Problem set:
1. In the operative report, why was an intrauterine pressure catheter placed during labor? Please explain in one to three sentences.
2. According to the operative report, what did the infant weigh at delivery?
3. Return the part of the operative report starting at "Findings: At 10:03" and ending at "revealing moderate meconium.", word for word.

Given passage:
Preoperative Diagnosis: (1) Pregnancy, uterine, nondelivered at 40+3 weeks estimated gestational age, (2) arrest of dilation.
Surgeon: Randy Chornack, M.D.
Anesthetist: Dr. Androsini
Anesthesia: Continuous lumbar epidural
Operation Performed: Lower primary cesarean section with Pfannenstiel skin incision and low transverse cervical uterine incision.
Indications For Surgery: The patient is a 29-year-old female, G1 P0 (this abbreviation means the first pregnancy, and that the patient has never delivered a child), last menstrual period May 24, who presented at 40+3 weeks estimated gestational age in early active labor. The patient had progressed through the transition phase at which time an intrauterine pressure catheter was placed due to difficulty assessing contractions on the external monitor. She progressed to 6 cm with fetal vertex at 0 station and in the occiput anterior position. She was contracting every two to three minutes with contractions that were 64, representative of adequate labor. The fetus had an episode of bradycardia to the 80s lasting approximately 10-12 minutes which responded to resuscitative measures including positioning and application of oxygen with a return to a baseline of 160s with some hypervariability; however, no further deceleration (slowing of fetal heart rate). In the face of adequate spontaneous labor and failure to progress beyond 6 cm for a period of two and a half hours, decision was made to proceed to primary cesarean delivery.
Findings: At 10:03 p.m. the patient was delivered of a liveborn female infant with Apgar scores of 9 and 9 and weight of 3,422 grams.
Description of Operation: In the OR under continuous lumbar epidural, the patient was prepped and draped in the usual fashion for cesarean delivery including sterile insertion of Foley catheter. She was placed in the supine position with a right hip role. A Pfannenstiel skin incision was made, the rectus fascia was dissected off of the underlying muscles that were then separated in the midline and the peritoneal cavity was entered. The visceroperitoneum overlying the lower uterine segment was elevated, incised, and the bladder was dissected away from the lower uterine segment. A low transverse cervical incision was made and was extended with the bandage scissors. The amniotic cavity was entered, revealing moderate meconium.
The fetal vertex was palpated, elevated and delivered. The baby was suctioned on the maternal abdomen. The remainder of the infant was delivered. The cord was doubly clamped and cut. The infant was passed up to the pediatricians in attendance. The placenta was manually extracted intact. It was a three-vessel cord. Pitocin and 2 gm of Ancef were added to the IV fluid after delivery of the placenta.

Collected data:

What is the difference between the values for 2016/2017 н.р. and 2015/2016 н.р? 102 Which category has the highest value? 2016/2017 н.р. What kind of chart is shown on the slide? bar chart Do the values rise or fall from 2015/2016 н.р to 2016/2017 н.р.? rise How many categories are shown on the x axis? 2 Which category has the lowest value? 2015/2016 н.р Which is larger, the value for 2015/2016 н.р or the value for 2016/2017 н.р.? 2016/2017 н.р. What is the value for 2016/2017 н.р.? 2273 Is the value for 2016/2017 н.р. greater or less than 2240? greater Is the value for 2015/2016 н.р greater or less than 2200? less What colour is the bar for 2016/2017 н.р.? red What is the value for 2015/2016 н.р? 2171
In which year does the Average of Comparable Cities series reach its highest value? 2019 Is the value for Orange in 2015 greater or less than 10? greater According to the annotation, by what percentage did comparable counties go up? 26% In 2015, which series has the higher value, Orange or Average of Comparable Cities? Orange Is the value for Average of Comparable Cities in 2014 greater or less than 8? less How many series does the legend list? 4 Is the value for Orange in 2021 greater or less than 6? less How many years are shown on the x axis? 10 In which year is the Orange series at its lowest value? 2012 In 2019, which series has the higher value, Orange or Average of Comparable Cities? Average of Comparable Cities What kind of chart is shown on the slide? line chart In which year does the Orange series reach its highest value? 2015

Answers for the tasks:
1. The catheter was placed because contractions were difficult to assess on the external monitor. This happened after the patient had progressed through the transition phase.

2. 3,422 grams.

3.
Findings: At 10:03 p.m. the patient was delivered of a liveborn female infant with Apgar scores of 9 and 9 and weight of 3,422 grams.
Description of Operation: In the OR under continuous lumbar epidural, the patient was prepped and draped in the usual fashion for cesarean delivery including sterile insertion of Foley catheter. She was placed in the supine position with a right hip role. A Pfannenstiel skin incision was made, the rectus fascia was dissected off of the underlying muscles that were then separated in the midline and the peritoneal cavity was entered. The visceroperitoneum overlying the lower uterine segment was elevated, incised, and the bladder was dissected away from the lower uterine segment. A low transverse cervical incision was made and was extended with the bandage scissors. The amniotic cavity was entered, revealing moderate meconium.